Remember to let the roast rest on a plate covered with foil for about 15 minutes before cutting, to let the juices distribute.
4. Beets, carrots, root vegetables
The secret to the best tasting grilled vegetables is in marinating them! Place your washed, peeled, and cut root vegetables in a Ziploc bag, add some Italian dressing, and leave in a refrigerator for a few hours, or ideally overnight. The oil in the marinade will help the veggies brown perfectly, and the vinegar and the herbs in the dressing will add zesty taste to the sweet roots. Vegetables are easiest to cook in a grilling basket, or put them on skewers for colorful veggie kebabs.
Acorn squash are great to serve with turkey, roast or any other meat to your guests. Cut them into halves lengthwise, and scoop the insides with a spoon. Place each half on a square sheet of foil; add a dash of butter or olive oil, and sprinkle with salt and brown sugar. Wrap the foil around and place squash halves on a grill. When about ready, unwrap the foil and cook for additional 5 minutes until golden brown.
6. Broccoli rabe
Broccoli rabe, also called rapini, is super-easy to grill. In a bowl, toss some broccoli rabe with olive oil, crashed garlic, and lemon juice. Let stand for 15-30 minutes to allow flavors to absorb. Place on a grill in a single layer, and cook 2-3 minutes on each side, just until the leaves begin to char. Move broccoli back to the same bowl, season with salt, and pepper, and serve hot or cold as a side dish to meat.
7. Brussels sprouts
These cute little cabbages taste awesome when cooked with a little bit of smoke on a grill. Cut fresh Brussels sprouts in halves and place in a Ziploc bag. Add olive oil, salt, ground black pepper, and chopped garlic in the same bag, close the bag, and massage well to absorb the flavors. Leave the bag in the fridge for 2-3 hours. Place sprouts in a grilling basket and cook, stirring often, for 10-12 minutes, until soft.

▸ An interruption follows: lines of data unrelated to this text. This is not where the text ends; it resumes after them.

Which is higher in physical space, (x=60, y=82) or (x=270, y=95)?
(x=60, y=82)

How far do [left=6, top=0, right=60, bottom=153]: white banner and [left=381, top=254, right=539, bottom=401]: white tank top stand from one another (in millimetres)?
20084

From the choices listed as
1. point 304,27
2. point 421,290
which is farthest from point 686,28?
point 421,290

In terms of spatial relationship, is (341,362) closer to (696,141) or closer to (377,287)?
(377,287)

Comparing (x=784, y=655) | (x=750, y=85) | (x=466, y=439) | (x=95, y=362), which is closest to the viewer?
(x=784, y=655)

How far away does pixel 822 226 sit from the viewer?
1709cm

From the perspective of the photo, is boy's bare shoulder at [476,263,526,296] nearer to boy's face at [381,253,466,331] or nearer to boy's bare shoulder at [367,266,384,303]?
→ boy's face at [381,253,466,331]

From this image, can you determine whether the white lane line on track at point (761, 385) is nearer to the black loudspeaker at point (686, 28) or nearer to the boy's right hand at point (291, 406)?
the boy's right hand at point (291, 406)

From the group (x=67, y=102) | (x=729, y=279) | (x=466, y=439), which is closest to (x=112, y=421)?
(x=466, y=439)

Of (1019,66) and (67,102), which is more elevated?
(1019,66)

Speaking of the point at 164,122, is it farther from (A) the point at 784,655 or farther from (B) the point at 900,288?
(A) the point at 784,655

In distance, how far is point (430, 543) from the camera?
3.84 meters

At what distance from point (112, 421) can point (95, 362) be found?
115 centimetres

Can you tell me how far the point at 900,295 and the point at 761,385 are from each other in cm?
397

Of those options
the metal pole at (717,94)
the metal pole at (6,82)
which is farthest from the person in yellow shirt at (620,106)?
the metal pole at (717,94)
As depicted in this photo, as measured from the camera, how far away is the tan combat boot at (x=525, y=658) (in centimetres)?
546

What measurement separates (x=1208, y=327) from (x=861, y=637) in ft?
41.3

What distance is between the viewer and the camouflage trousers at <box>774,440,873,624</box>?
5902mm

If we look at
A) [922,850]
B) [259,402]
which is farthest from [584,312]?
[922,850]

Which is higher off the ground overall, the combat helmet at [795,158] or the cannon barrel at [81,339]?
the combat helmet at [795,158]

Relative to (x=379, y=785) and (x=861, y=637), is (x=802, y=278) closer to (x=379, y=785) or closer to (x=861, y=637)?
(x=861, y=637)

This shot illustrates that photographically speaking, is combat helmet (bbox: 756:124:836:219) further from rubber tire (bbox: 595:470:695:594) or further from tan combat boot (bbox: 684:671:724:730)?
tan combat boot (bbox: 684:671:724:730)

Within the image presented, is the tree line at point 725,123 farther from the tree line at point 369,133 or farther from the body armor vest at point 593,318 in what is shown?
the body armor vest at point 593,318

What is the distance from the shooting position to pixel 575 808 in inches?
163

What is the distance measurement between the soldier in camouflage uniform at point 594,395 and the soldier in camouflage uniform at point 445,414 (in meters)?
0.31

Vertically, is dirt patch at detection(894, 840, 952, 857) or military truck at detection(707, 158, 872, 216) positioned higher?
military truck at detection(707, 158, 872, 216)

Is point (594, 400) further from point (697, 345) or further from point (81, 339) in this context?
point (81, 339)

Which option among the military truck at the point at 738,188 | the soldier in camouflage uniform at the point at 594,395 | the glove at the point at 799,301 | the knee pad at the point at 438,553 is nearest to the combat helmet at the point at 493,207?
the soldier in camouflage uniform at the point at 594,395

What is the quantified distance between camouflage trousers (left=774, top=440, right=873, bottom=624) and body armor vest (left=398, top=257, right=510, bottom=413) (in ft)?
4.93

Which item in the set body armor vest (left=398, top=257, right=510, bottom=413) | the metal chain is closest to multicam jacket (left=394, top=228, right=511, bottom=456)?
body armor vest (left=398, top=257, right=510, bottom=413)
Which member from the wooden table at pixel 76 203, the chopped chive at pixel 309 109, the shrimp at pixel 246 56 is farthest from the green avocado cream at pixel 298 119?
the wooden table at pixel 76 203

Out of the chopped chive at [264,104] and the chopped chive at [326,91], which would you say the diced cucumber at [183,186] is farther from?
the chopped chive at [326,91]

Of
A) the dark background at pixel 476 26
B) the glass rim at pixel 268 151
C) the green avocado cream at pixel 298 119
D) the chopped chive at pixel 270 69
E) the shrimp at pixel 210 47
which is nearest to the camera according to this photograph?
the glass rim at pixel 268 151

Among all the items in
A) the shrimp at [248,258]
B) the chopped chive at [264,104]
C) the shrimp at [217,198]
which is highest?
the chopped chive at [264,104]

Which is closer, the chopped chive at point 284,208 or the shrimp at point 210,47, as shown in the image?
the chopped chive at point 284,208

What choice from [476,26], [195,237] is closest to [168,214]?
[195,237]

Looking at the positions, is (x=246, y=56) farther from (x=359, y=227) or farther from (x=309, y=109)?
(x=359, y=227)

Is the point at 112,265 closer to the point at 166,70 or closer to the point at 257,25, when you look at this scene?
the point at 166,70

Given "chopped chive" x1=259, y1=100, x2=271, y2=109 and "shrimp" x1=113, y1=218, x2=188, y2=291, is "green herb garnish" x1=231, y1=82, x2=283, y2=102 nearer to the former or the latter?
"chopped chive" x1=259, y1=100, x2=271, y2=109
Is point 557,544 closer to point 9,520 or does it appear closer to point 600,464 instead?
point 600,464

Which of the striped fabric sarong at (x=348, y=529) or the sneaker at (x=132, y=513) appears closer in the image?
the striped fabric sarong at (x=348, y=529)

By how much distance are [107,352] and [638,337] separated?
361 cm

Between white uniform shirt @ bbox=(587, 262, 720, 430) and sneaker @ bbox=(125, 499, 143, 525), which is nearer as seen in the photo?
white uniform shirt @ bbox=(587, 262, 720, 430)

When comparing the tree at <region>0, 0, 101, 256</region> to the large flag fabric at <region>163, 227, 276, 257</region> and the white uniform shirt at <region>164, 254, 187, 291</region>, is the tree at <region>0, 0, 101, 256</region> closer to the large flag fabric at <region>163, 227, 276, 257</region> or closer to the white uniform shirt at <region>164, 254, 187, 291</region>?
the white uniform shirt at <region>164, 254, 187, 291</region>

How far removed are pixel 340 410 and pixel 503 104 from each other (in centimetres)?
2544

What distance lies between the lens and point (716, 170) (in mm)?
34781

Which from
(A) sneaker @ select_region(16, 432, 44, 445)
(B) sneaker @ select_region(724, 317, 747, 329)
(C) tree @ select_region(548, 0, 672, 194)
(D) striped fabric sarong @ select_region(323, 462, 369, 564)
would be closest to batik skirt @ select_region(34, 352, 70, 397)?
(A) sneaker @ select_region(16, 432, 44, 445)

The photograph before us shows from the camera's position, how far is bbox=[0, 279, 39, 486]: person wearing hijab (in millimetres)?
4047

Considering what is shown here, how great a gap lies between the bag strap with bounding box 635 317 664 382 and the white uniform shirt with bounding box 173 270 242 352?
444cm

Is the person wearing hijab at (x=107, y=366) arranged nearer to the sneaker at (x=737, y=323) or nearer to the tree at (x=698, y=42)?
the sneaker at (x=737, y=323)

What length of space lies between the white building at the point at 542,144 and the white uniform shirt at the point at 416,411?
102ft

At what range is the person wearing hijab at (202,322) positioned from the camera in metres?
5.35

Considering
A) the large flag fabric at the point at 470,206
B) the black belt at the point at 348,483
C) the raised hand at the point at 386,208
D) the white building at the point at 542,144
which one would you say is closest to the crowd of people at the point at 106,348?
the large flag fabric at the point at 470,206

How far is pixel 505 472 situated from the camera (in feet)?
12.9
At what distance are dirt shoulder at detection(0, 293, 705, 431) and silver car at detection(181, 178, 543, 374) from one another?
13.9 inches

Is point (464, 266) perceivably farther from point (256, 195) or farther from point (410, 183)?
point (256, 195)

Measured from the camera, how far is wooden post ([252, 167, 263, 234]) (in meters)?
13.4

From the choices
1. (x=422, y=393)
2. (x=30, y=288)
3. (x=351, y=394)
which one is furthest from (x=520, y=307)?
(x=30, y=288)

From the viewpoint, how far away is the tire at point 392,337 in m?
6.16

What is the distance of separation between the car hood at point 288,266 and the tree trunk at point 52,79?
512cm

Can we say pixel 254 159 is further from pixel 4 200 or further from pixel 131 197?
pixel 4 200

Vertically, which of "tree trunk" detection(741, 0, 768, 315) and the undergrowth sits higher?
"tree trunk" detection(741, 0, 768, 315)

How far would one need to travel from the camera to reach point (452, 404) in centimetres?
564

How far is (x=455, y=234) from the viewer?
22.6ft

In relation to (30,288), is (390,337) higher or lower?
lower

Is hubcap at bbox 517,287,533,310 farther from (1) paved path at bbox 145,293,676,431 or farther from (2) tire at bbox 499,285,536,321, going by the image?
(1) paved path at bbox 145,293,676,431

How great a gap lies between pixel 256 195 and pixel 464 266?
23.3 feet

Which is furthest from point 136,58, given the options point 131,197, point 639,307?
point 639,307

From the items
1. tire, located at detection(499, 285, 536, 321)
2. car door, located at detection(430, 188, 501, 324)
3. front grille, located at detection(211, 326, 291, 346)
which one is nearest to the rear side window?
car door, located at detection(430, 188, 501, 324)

You can marinate Brussels sprouts without cutting, and then put them on skewers; just add a few more minutes to grilling time. You might even get the kids to like these!
8. Smoked Sweet Potato
To cut down on grilling time, we take a shortcut and pre-cook the sweet potatoes first, and then grill them for smoke and looks. Microwave the scrubbed whole sweet potatoes for 5-10 minutes, until just about soft. Cool and cut the potatoes lengthwise into wedges, put in a bowl and toss with butter, salt, pepper, paprika, cinnamon, and cumin. Mix well, and place wedges on a grill in one layer. Grill until golden brown on both sides.
You can even cook dessert on the grill! Take a few firm green pears, cut them into halves lengthwise. With a melon corer, scoop out the centers. Remember to clean the grill thoroughly, so no undesired flavors spoil your desert. Place the pears on the grill and cook until soft. When about done, add some blue cheese in the center, and cook for another minute or so, until the cheese melts for a classy smoky cheese dessert or as an appetizer to go with chilled white wine!
10. Apples/ Apple Pie
Whole apples can be barbecued on indirect heat: Core them with apple corer, and place on the grill, cover and cook for 10-12 minutes turning once.
You can also slice apples in quarters, mix with brown sugar, butter and cinnamon, and cook in a grilling basket until golden brown. Use grilled apples as a sauce on top of ice cream, or as a filling for an apple pie. Speaking of pie, throw it on the barbecue as well in the end of the dinner – if everything else is grilled, why not warm the pie up for a few minutes?